**WRITTEN INSTRUCTION**
Copy the records below word for word, beginning at the line that contains "Is (13,165) or" and continuing through the last line of the records.

**RECORDS SUPPLIED**
---------------

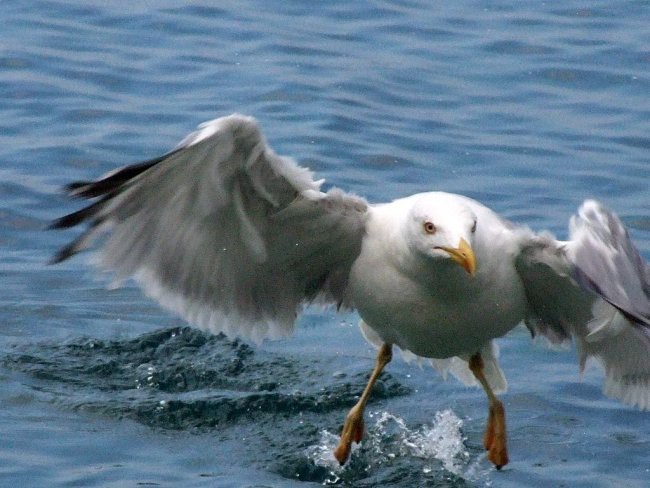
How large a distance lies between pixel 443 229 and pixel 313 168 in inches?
171

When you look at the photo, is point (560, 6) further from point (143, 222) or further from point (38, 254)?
point (143, 222)

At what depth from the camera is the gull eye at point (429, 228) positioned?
6445 mm

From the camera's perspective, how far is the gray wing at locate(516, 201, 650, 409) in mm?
6262

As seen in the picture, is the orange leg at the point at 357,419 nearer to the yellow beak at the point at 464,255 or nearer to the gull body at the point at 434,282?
the gull body at the point at 434,282

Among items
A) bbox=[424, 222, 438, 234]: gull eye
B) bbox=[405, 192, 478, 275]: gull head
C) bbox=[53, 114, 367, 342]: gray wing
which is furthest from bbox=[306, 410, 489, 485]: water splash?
bbox=[424, 222, 438, 234]: gull eye

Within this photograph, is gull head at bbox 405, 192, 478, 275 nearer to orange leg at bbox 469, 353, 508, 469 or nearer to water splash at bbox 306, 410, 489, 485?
orange leg at bbox 469, 353, 508, 469

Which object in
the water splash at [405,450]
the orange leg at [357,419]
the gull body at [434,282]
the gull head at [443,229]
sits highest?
the gull head at [443,229]

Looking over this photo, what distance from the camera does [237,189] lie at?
6.82 m

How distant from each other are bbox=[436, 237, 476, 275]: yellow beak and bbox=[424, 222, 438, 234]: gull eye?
4.6 inches

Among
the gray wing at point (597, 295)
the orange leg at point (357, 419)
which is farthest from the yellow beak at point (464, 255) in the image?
the orange leg at point (357, 419)

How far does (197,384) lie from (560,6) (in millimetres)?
7407

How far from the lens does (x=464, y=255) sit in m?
6.28

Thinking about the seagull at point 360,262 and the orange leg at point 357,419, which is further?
the orange leg at point 357,419

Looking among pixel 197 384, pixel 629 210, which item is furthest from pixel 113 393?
pixel 629 210
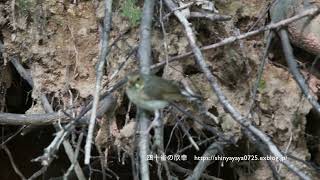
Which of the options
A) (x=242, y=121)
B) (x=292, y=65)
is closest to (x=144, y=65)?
(x=242, y=121)

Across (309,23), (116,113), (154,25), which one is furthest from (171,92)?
(309,23)

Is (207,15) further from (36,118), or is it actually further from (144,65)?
(36,118)

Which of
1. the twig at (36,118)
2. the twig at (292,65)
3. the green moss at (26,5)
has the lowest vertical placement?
the twig at (36,118)

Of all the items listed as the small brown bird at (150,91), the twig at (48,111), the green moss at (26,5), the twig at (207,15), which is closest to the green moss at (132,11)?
the twig at (207,15)

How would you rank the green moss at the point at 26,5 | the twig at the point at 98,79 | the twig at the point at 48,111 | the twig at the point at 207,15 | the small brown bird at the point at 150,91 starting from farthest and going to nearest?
the green moss at the point at 26,5 < the twig at the point at 48,111 < the twig at the point at 207,15 < the small brown bird at the point at 150,91 < the twig at the point at 98,79

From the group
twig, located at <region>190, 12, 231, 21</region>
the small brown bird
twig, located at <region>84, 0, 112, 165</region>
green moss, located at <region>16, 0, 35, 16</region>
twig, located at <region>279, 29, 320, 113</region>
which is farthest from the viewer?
green moss, located at <region>16, 0, 35, 16</region>

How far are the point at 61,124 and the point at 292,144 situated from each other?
1.28m

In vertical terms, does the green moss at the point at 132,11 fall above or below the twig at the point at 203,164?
above

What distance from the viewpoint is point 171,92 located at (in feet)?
7.00

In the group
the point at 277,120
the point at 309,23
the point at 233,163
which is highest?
the point at 309,23

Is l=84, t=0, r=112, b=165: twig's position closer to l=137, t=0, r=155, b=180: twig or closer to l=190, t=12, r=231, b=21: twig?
l=137, t=0, r=155, b=180: twig

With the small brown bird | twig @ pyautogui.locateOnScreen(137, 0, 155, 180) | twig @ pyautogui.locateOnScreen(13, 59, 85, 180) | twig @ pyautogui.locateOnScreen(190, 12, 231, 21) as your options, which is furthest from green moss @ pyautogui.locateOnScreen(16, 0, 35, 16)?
the small brown bird

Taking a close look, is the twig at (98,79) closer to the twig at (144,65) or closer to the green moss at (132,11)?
the twig at (144,65)

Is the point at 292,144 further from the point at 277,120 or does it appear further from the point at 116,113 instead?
the point at 116,113
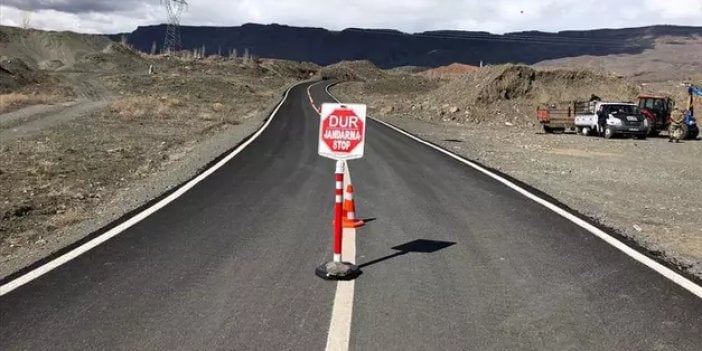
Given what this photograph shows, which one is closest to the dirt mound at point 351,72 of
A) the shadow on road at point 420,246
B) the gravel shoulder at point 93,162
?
the gravel shoulder at point 93,162

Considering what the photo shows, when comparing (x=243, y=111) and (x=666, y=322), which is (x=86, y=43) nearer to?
(x=243, y=111)

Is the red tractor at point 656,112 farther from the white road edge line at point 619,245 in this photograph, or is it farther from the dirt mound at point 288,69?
the dirt mound at point 288,69

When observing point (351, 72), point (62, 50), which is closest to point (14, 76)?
point (62, 50)

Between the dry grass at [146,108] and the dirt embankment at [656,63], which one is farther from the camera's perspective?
the dirt embankment at [656,63]

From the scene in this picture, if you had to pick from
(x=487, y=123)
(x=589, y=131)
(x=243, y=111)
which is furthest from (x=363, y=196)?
(x=243, y=111)

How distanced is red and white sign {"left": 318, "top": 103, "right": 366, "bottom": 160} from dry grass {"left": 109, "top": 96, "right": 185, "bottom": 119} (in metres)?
26.6

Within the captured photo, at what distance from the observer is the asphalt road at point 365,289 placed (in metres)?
4.61

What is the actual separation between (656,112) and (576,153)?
1143cm

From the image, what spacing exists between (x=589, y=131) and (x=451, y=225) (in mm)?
23566

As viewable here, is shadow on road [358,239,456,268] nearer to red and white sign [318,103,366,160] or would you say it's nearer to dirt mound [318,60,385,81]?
red and white sign [318,103,366,160]

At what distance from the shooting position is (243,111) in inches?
1533

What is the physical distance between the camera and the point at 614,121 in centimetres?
2775

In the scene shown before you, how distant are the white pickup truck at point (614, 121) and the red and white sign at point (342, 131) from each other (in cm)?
2448

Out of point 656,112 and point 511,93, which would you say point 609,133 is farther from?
point 511,93
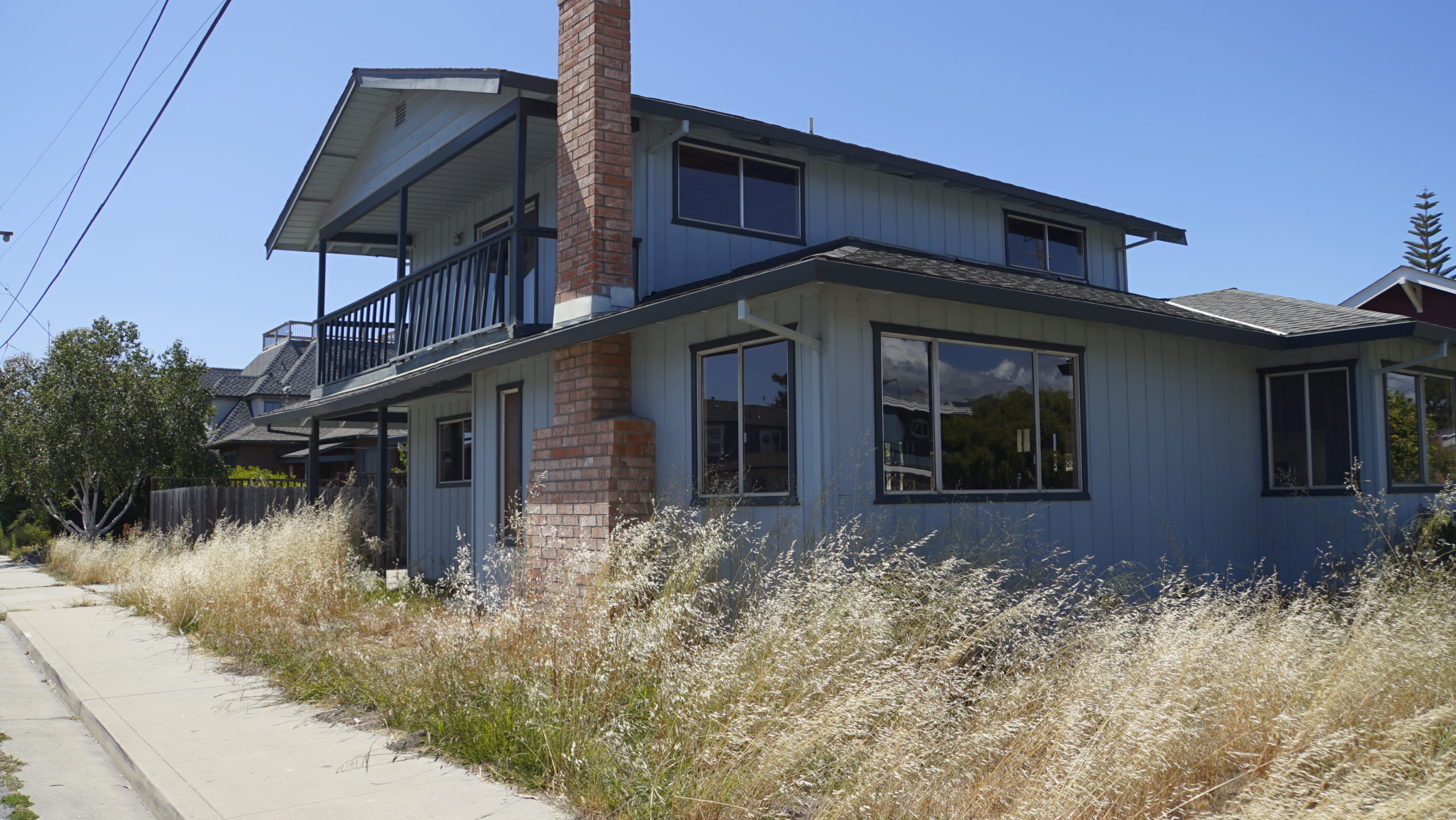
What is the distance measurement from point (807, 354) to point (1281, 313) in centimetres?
770

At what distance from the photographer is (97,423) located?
75.8ft

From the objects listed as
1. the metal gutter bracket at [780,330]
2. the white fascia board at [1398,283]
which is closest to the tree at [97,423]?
the metal gutter bracket at [780,330]

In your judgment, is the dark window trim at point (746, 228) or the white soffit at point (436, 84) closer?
the white soffit at point (436, 84)

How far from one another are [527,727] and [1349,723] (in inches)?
162

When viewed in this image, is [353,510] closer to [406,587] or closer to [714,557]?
[406,587]

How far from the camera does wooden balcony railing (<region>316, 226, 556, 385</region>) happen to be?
37.7 feet

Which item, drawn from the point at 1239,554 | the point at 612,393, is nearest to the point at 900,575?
the point at 612,393

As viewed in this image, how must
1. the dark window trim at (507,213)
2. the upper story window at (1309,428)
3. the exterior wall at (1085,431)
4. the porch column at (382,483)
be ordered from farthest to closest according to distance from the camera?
the porch column at (382,483) < the dark window trim at (507,213) < the upper story window at (1309,428) < the exterior wall at (1085,431)

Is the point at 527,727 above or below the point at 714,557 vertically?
below

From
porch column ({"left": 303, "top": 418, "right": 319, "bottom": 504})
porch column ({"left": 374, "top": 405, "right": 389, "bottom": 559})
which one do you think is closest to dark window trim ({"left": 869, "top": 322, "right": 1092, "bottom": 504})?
porch column ({"left": 374, "top": 405, "right": 389, "bottom": 559})

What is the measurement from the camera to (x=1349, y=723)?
5.14 meters

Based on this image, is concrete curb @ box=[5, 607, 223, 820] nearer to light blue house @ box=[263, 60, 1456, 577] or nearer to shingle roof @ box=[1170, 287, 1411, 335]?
light blue house @ box=[263, 60, 1456, 577]

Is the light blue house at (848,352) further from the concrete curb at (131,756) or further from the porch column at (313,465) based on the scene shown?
the concrete curb at (131,756)

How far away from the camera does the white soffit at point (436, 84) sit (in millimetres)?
10992
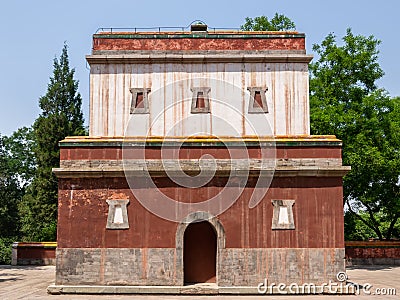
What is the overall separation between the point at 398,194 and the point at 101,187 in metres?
17.6

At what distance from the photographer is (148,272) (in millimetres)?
15516

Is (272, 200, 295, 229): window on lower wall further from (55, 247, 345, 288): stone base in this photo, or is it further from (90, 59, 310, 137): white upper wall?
(90, 59, 310, 137): white upper wall

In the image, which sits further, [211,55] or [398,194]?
[398,194]

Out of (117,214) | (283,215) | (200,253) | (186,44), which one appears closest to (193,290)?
(200,253)

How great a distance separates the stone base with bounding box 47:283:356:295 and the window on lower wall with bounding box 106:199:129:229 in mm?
1755

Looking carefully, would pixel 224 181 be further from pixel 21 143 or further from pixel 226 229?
pixel 21 143

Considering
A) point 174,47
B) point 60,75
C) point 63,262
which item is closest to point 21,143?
point 60,75

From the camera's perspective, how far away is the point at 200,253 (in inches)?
664

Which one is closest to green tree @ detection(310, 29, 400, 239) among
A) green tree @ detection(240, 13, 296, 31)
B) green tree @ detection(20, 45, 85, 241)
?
green tree @ detection(240, 13, 296, 31)

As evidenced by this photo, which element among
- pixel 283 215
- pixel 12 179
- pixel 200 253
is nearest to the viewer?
pixel 283 215

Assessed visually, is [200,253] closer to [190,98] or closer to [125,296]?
[125,296]

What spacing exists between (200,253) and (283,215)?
2.98 meters

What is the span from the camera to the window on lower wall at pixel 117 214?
622 inches

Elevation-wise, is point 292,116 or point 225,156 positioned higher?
point 292,116
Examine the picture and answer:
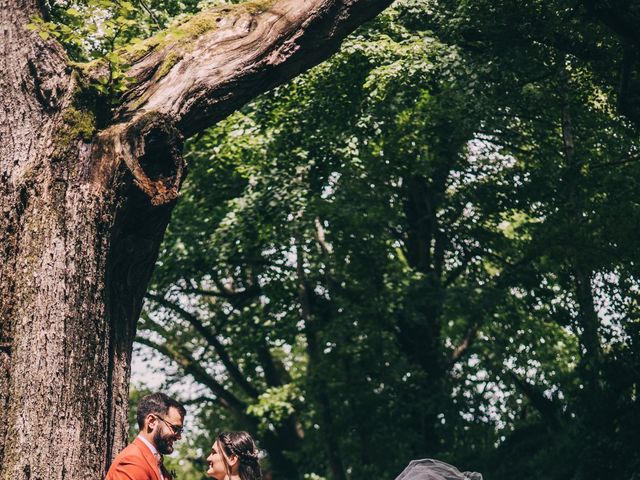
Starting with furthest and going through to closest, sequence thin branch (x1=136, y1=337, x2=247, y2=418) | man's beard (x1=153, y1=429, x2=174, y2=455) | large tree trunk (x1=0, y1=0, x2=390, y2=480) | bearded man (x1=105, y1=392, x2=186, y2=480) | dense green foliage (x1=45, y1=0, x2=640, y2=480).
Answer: thin branch (x1=136, y1=337, x2=247, y2=418) → dense green foliage (x1=45, y1=0, x2=640, y2=480) → man's beard (x1=153, y1=429, x2=174, y2=455) → bearded man (x1=105, y1=392, x2=186, y2=480) → large tree trunk (x1=0, y1=0, x2=390, y2=480)

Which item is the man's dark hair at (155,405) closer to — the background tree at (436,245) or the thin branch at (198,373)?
the background tree at (436,245)

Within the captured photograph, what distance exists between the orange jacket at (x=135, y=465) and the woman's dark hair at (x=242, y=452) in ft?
1.99

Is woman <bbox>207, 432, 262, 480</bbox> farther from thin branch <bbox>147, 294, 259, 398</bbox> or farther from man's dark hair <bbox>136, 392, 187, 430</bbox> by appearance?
thin branch <bbox>147, 294, 259, 398</bbox>

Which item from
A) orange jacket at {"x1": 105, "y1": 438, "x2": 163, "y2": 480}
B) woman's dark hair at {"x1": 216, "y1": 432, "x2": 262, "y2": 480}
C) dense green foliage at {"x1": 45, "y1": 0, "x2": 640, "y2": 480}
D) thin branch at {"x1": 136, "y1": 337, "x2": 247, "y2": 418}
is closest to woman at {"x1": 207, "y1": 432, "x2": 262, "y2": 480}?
woman's dark hair at {"x1": 216, "y1": 432, "x2": 262, "y2": 480}

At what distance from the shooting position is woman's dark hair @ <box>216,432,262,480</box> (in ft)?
19.5

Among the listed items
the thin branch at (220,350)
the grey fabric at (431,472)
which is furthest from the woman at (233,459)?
the thin branch at (220,350)

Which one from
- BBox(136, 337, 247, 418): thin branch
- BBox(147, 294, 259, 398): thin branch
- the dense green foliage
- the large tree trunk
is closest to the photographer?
the large tree trunk

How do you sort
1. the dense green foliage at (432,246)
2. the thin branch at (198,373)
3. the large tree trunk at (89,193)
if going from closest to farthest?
1. the large tree trunk at (89,193)
2. the dense green foliage at (432,246)
3. the thin branch at (198,373)

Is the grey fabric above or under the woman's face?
under

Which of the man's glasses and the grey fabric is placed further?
the man's glasses

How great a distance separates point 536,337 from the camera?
20188mm

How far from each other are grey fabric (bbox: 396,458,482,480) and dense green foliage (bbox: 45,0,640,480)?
307 inches

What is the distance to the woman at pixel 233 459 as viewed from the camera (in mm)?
5953

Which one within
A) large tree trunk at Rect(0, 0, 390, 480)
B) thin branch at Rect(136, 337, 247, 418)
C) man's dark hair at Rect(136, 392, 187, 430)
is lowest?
thin branch at Rect(136, 337, 247, 418)
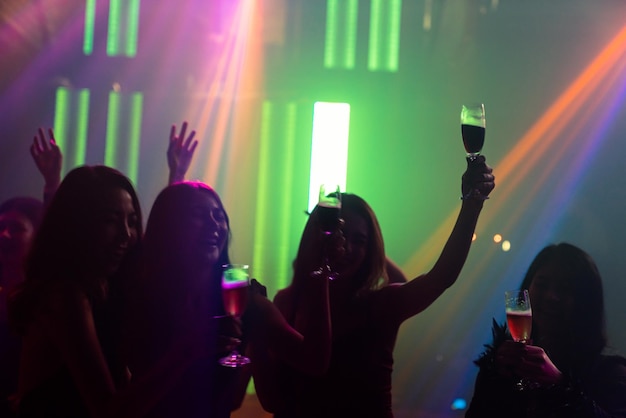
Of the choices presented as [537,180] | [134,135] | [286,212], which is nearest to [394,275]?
[286,212]

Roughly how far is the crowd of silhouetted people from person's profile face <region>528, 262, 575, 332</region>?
1 cm

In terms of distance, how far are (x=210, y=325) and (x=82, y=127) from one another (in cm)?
235

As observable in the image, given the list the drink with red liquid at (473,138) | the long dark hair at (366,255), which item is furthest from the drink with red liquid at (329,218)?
the drink with red liquid at (473,138)

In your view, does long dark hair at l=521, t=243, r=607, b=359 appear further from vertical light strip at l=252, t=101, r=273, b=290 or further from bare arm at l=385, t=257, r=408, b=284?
vertical light strip at l=252, t=101, r=273, b=290

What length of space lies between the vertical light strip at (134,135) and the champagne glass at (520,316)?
2404 millimetres

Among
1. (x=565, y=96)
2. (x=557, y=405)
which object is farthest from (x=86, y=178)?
(x=565, y=96)

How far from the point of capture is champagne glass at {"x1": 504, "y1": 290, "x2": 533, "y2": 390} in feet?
4.76

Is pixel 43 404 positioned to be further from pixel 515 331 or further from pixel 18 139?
pixel 18 139

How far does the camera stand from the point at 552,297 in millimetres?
1740

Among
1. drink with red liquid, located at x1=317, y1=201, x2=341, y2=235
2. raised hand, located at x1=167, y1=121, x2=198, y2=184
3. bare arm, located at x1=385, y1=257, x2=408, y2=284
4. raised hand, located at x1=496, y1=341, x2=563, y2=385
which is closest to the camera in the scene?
raised hand, located at x1=496, y1=341, x2=563, y2=385

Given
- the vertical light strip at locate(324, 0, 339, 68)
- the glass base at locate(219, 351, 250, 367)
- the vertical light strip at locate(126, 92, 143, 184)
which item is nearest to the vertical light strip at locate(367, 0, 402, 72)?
the vertical light strip at locate(324, 0, 339, 68)

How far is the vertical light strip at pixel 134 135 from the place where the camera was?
3.23m

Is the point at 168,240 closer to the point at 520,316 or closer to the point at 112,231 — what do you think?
the point at 112,231

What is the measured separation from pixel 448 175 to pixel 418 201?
9.0 inches
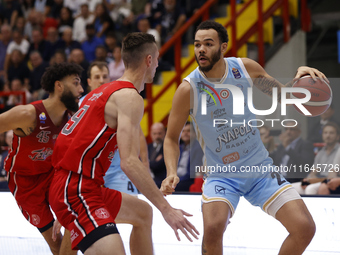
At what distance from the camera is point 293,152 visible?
20.6 ft

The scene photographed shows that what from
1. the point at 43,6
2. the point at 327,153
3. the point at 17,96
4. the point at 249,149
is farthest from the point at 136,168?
the point at 43,6

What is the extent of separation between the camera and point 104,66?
530 cm

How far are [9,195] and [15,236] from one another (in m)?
0.51

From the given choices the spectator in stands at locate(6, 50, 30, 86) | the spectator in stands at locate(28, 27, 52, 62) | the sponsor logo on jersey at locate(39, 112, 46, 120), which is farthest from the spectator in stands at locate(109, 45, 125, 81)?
the sponsor logo on jersey at locate(39, 112, 46, 120)

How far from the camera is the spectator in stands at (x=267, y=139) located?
21.4 feet

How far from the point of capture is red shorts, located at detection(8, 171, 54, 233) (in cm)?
432

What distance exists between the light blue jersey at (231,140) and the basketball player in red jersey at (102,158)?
0.66 m

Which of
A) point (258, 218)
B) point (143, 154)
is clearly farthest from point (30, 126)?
point (258, 218)

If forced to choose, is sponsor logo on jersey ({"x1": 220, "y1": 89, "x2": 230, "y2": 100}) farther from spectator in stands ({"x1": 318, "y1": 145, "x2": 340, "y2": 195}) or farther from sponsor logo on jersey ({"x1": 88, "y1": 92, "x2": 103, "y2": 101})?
spectator in stands ({"x1": 318, "y1": 145, "x2": 340, "y2": 195})

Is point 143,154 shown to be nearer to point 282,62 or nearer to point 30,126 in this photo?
point 30,126

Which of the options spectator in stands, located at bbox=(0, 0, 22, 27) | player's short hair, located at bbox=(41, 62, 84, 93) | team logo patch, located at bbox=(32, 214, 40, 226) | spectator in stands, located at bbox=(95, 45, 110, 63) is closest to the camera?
team logo patch, located at bbox=(32, 214, 40, 226)

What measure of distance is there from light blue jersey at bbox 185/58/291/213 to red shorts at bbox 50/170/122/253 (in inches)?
36.1

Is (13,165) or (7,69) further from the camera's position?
(7,69)

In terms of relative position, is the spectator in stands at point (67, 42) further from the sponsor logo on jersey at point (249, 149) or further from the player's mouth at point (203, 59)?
the sponsor logo on jersey at point (249, 149)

---------------

**EXPECTED OUTPUT**
Is (13,165) or (7,69) further from the camera's position?
(7,69)

In terms of relative position, is the spectator in stands at point (67, 42) further from the sponsor logo on jersey at point (249, 149) or further from the player's mouth at point (203, 59)?
the sponsor logo on jersey at point (249, 149)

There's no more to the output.